[[ GIVEN ENTRIES open ]]
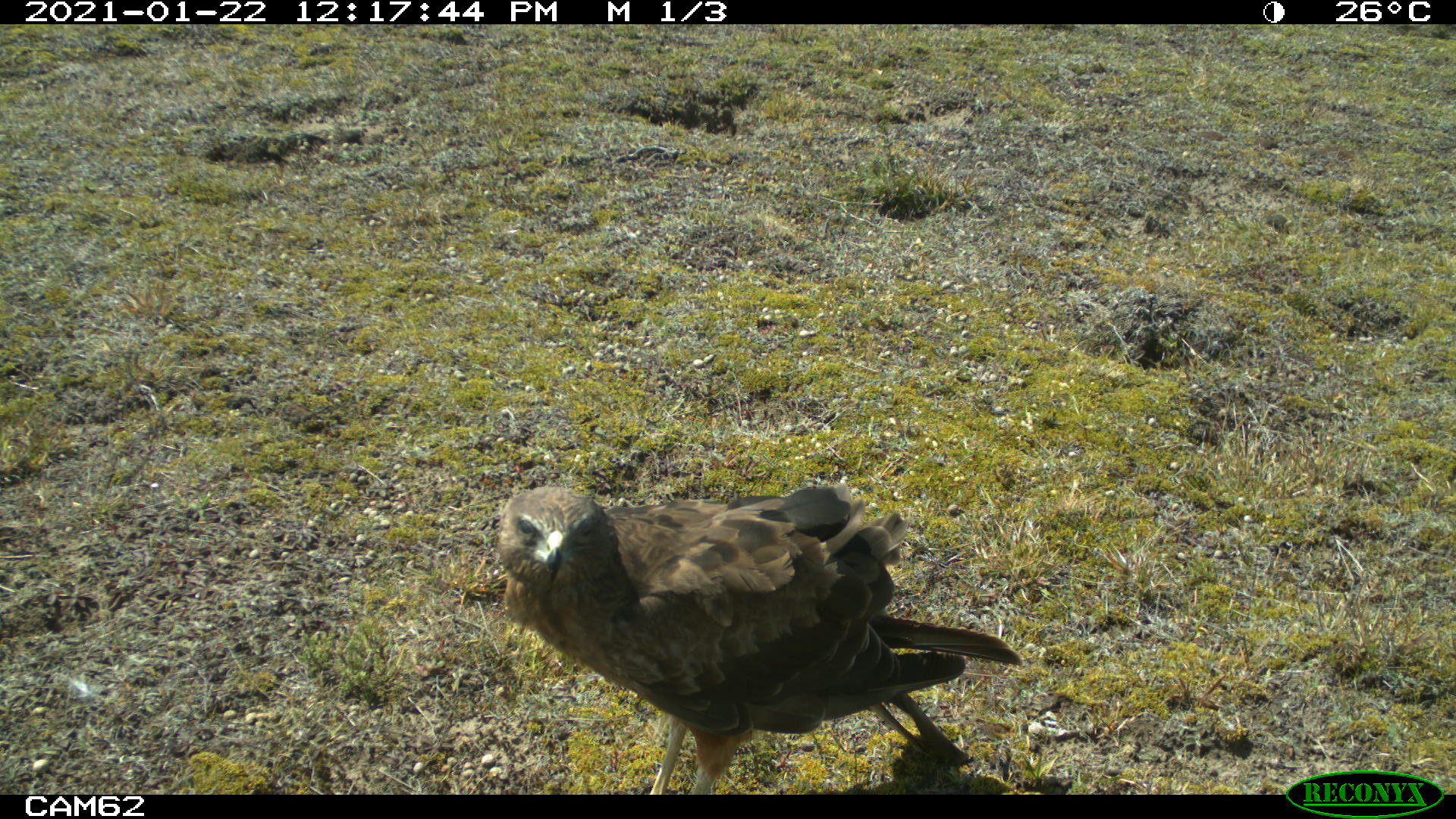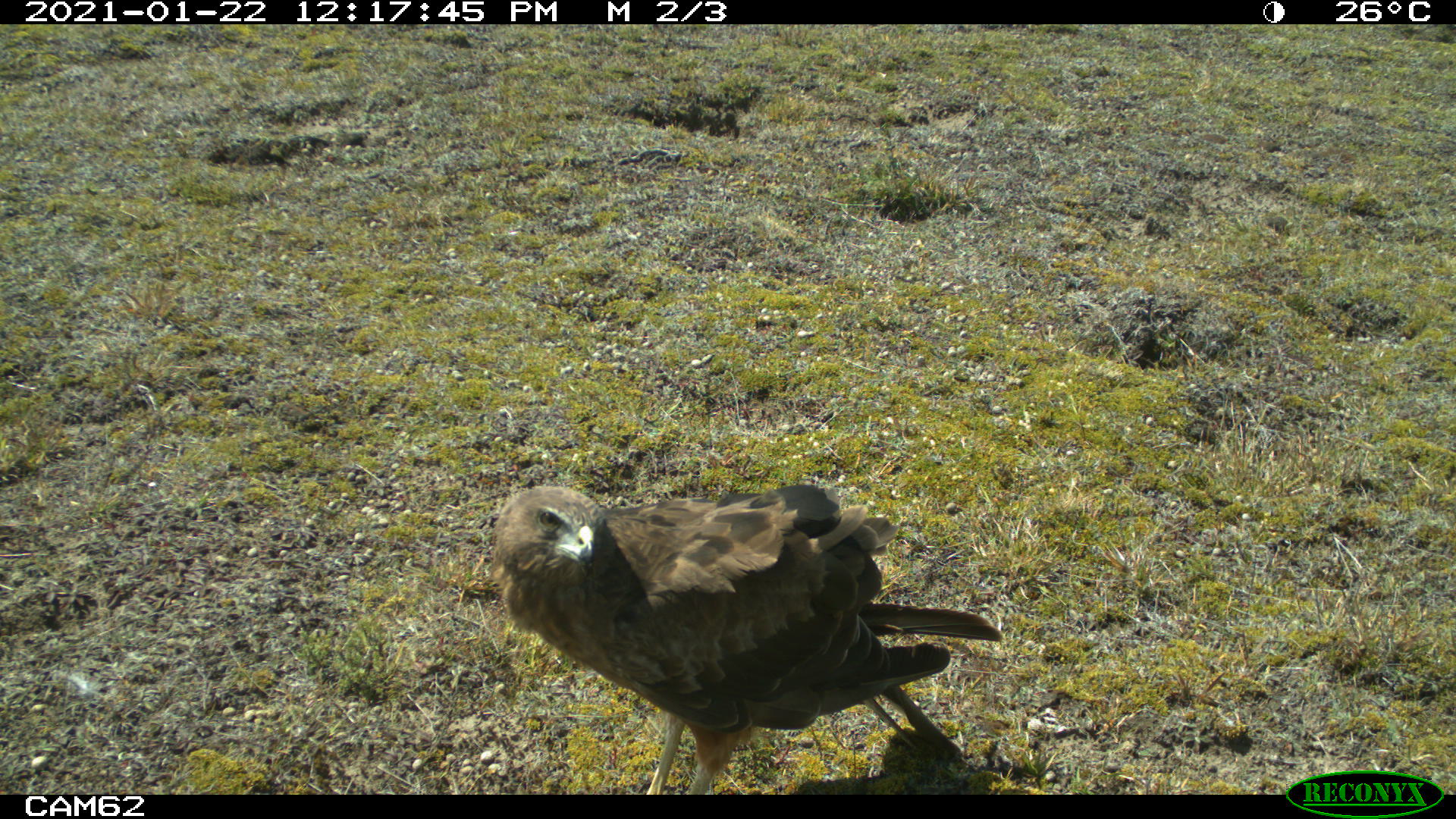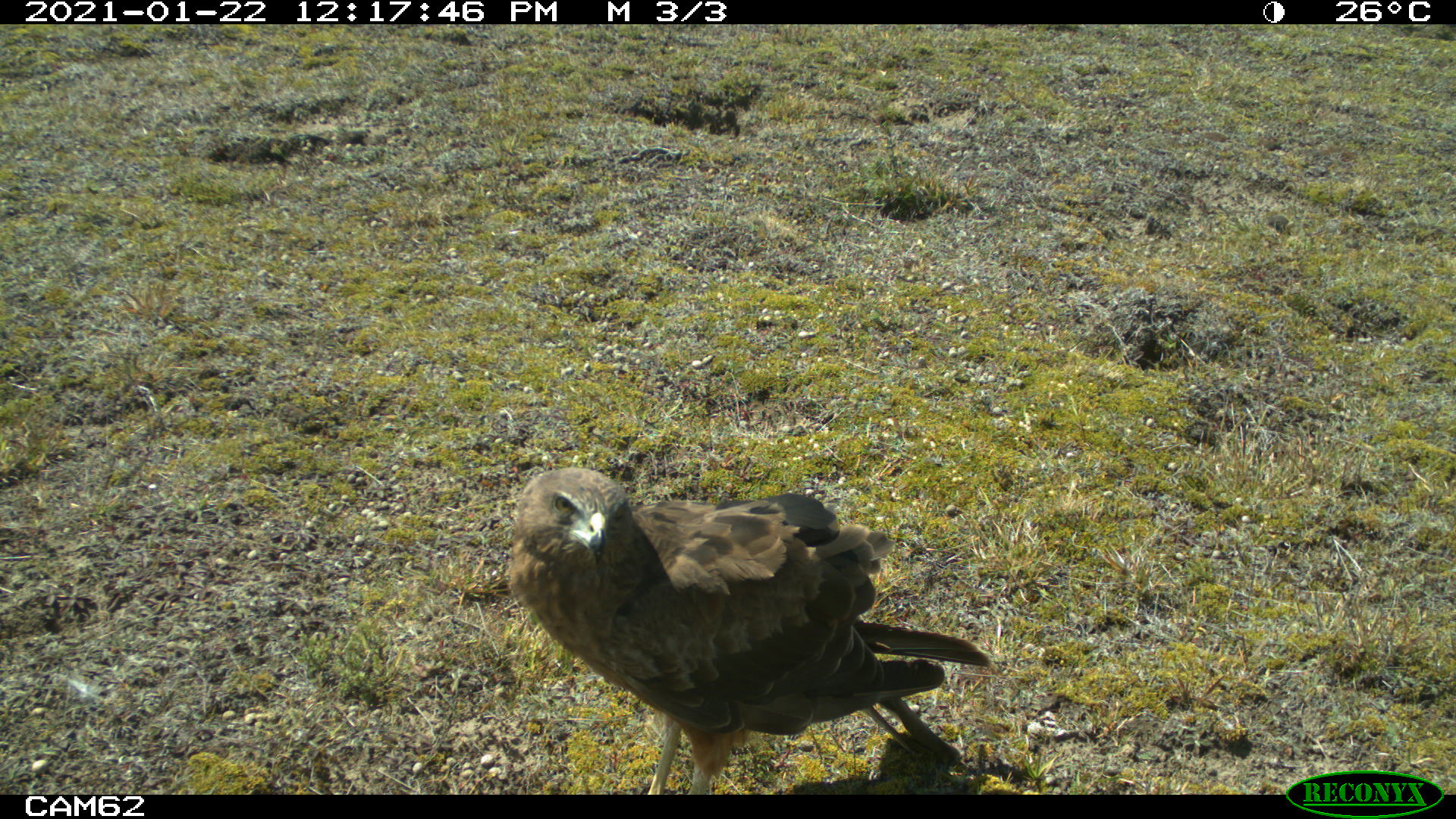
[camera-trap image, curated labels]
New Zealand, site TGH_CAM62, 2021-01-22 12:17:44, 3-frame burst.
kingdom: Animalia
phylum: Chordata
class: Aves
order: Accipitriformes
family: Accipitridae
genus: Circus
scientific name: Circus approximans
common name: swamp harrier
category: harrier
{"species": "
[[ GIVEN ENTRIES closed ]]
YOUR OBJECTIVE –
Reproduce the material in full, word for word, and omit the pictures.

ANSWER AREA –
[camera-trap image, curated labels]
New Zealand, site TGH_CAM62, 2021-01-22 12:17:44, 3-frame burst.
kingdom: Animalia
phylum: Chordata
class: Aves
order: Accipitriformes
family: Accipitridae
genus: Circus
scientific name: Circus approximans
common name: swamp harrier
category: harrier
{"species": "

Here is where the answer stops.